§ Work to be completed: Rewrite the material below, substituting "the observer" for every occurrence of "the viewer" and keeping everything else unchanged.
>>>
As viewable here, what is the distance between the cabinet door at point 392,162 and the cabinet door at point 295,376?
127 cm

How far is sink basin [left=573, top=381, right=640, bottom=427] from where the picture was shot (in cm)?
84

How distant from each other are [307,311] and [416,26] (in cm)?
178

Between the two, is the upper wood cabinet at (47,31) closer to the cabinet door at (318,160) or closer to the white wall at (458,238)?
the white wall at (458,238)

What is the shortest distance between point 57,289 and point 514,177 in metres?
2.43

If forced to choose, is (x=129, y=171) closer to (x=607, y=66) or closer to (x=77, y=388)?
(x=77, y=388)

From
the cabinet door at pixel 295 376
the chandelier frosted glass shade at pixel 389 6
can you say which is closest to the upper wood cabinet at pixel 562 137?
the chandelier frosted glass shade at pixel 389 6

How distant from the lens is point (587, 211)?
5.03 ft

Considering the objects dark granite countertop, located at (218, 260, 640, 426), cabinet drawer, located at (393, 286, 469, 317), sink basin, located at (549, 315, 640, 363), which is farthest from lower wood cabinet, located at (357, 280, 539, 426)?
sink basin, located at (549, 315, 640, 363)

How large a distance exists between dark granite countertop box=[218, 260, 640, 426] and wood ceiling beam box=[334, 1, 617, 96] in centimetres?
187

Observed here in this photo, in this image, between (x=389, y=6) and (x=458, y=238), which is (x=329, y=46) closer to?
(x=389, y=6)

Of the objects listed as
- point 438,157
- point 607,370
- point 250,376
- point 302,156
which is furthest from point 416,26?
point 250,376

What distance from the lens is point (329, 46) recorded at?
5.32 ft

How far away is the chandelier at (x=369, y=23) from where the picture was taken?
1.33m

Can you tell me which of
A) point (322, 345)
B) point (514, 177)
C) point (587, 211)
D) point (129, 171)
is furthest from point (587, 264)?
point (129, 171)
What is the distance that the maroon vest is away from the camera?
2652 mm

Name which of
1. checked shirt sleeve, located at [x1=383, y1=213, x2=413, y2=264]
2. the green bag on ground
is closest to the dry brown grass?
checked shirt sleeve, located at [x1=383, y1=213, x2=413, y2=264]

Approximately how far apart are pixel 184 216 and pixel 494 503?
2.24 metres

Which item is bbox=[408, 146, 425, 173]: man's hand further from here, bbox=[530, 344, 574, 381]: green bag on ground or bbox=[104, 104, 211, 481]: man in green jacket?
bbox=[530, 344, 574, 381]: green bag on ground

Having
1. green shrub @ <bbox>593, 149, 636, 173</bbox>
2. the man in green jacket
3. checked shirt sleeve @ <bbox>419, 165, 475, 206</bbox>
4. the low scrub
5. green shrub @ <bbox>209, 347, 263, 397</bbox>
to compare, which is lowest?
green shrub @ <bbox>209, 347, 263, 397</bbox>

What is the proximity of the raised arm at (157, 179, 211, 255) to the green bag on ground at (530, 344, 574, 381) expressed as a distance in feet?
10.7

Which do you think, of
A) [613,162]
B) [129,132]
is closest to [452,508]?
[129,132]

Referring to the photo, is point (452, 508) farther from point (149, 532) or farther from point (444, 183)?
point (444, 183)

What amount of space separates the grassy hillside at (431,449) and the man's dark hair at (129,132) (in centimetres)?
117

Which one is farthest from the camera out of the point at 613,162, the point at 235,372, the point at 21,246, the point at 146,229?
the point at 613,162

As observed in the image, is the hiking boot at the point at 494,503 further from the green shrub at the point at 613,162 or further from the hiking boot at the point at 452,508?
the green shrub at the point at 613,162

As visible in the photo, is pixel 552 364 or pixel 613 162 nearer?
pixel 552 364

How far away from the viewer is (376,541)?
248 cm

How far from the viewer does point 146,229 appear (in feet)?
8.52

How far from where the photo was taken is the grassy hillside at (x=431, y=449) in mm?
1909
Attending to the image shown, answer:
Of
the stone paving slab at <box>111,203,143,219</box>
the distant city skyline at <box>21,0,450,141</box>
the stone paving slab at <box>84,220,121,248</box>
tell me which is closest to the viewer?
<<<
§ Solution to the problem:
As viewable here, what is the distance between the cabinet door at point 392,162 and the cabinet door at point 295,376?
127 cm

How far is sink basin [left=573, top=381, right=640, bottom=427] from where the picture was shot (in cm)?
84

How distant from each other are [307,311] and [416,26] (in cm)?
178

Between the two, is the upper wood cabinet at (47,31) closer to the cabinet door at (318,160) or closer to the white wall at (458,238)?
the white wall at (458,238)

What is the shortest distance between point 57,289 and point 514,177 in metres?
2.43

If forced to choose, is (x=129, y=171) closer to (x=607, y=66) or closer to (x=77, y=388)?
(x=77, y=388)

From
the cabinet door at pixel 295 376
the chandelier frosted glass shade at pixel 389 6
can you say which is closest to the upper wood cabinet at pixel 562 137?
the chandelier frosted glass shade at pixel 389 6

How distant from the lens is point (587, 211)?
5.03 ft

Considering the objects dark granite countertop, located at (218, 260, 640, 426), cabinet drawer, located at (393, 286, 469, 317), sink basin, located at (549, 315, 640, 363), which is farthest from lower wood cabinet, located at (357, 280, 539, 426)?
sink basin, located at (549, 315, 640, 363)

How large a distance exists between dark granite countertop box=[218, 260, 640, 426] and wood ceiling beam box=[334, 1, 617, 96] in centimetres?
187

Observed here in this photo, in this image, between (x=389, y=6) and (x=458, y=238), which is (x=329, y=46) closer to?
(x=389, y=6)

Of the objects listed as
- point 438,157
- point 607,370
- point 250,376
- point 302,156
which is furthest from point 416,26?
point 250,376

What distance from the lens is point (329, 46) recorded at?
5.32 ft

How far away is the chandelier at (x=369, y=23) from where the picture was taken?
1.33m

Can you tell me which of
A) point (322, 345)
B) point (514, 177)
C) point (587, 211)
D) point (129, 171)
is furthest from point (587, 264)?
point (129, 171)
What is the distance that the maroon vest is away from the camera?
2652 mm

Name which of
1. checked shirt sleeve, located at [x1=383, y1=213, x2=413, y2=264]
2. the green bag on ground
is closest to the dry brown grass?
checked shirt sleeve, located at [x1=383, y1=213, x2=413, y2=264]

Approximately how far apart are pixel 184 216 and pixel 494 503?
2.24 metres

Which item is bbox=[408, 146, 425, 173]: man's hand further from here, bbox=[530, 344, 574, 381]: green bag on ground or bbox=[104, 104, 211, 481]: man in green jacket?
bbox=[530, 344, 574, 381]: green bag on ground

Having
1. green shrub @ <bbox>593, 149, 636, 173</bbox>
2. the man in green jacket
3. checked shirt sleeve @ <bbox>419, 165, 475, 206</bbox>
4. the low scrub
5. green shrub @ <bbox>209, 347, 263, 397</bbox>
to compare, which is lowest?
green shrub @ <bbox>209, 347, 263, 397</bbox>

What is the proximity of the raised arm at (157, 179, 211, 255) to the green bag on ground at (530, 344, 574, 381) expressed as a distance in feet?
10.7

Which do you think, of
A) [613,162]
B) [129,132]
is closest to [452,508]?
[129,132]

Referring to the photo, is point (452, 508) farther from point (149, 532) or farther from point (444, 183)?
point (444, 183)

What amount of space separates the grassy hillside at (431,449) and the man's dark hair at (129,132) (in centimetres)?
117

Which one is farthest from the camera out of the point at 613,162, the point at 235,372, the point at 21,246, the point at 146,229?
the point at 613,162

As observed in the image, is the hiking boot at the point at 494,503 further from the green shrub at the point at 613,162 or further from the hiking boot at the point at 452,508?
the green shrub at the point at 613,162

As visible in the photo, is pixel 552 364 or pixel 613 162 nearer?
pixel 552 364

How far away from the observer is (376,541)?
248 cm

How far from the observer does point 146,229 appear (in feet)?
8.52

How far from where the photo was taken is the grassy hillside at (x=431, y=449) in mm?
1909
Attending to the image shown, answer:
Of
the stone paving slab at <box>111,203,143,219</box>
the distant city skyline at <box>21,0,450,141</box>
the stone paving slab at <box>84,220,121,248</box>
tell me which is closest to the observer?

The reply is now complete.